_What you have to do:_ Please make an exact copy of the listing, without the pictures.

_Data for review:_
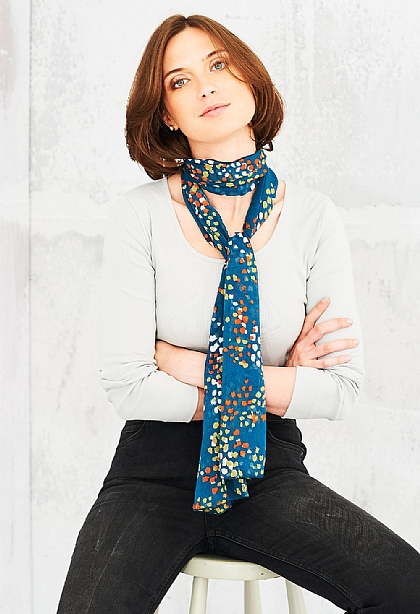Mariana Shawl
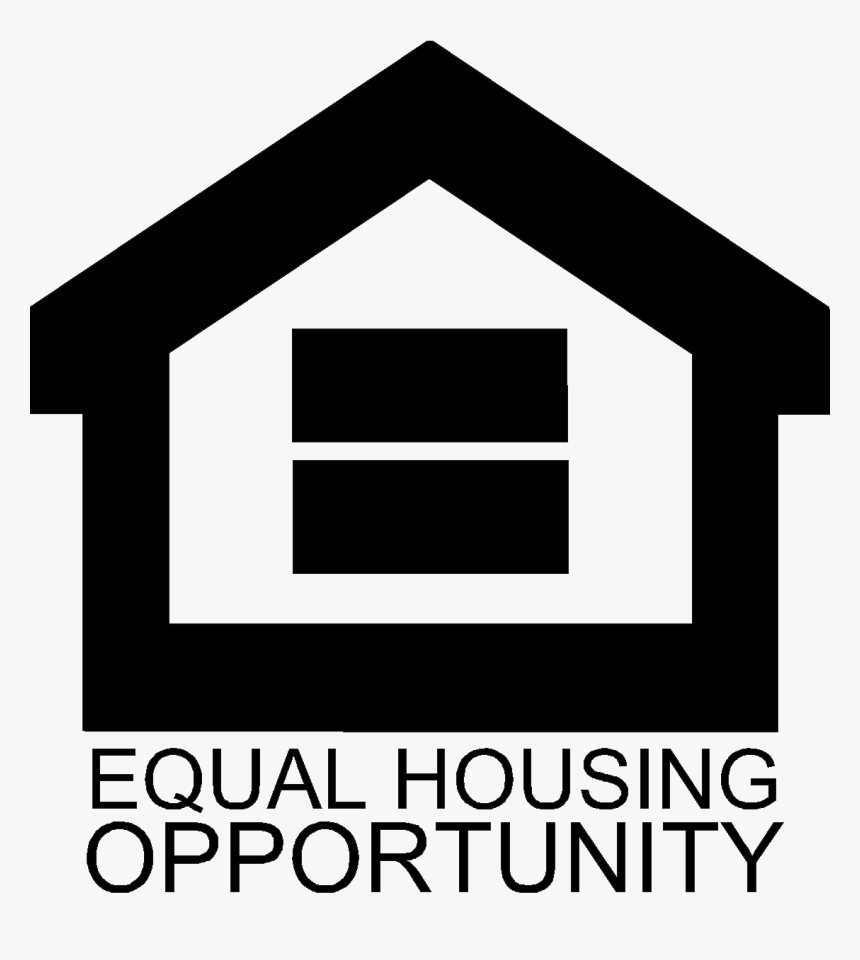 Transparent Fair Housing Logo Png, Png Download, Free Download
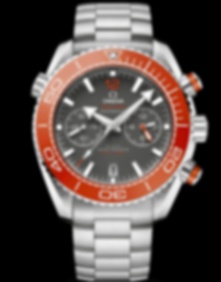 Seamaster Planet Ocean 600m / 45.5mm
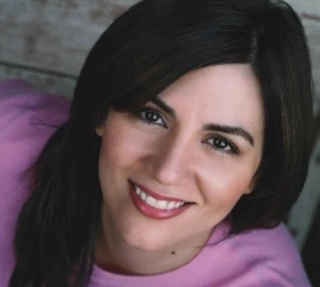 Virginia Pereira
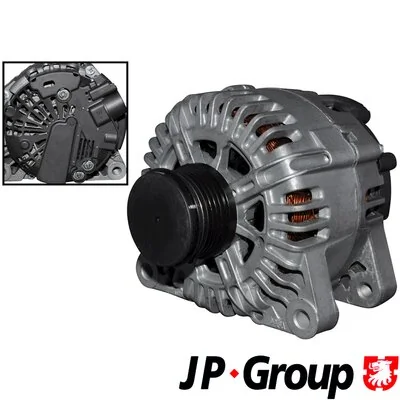 3190100700 JP Group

_Solution to this problem:_
Mariana Shawl
 Transparent Fair Housing Logo Png, Png Download, Free Download
 Seamaster Planet Ocean 600m / 45.5mm
 Virginia Pereira
 3190100700 JP Group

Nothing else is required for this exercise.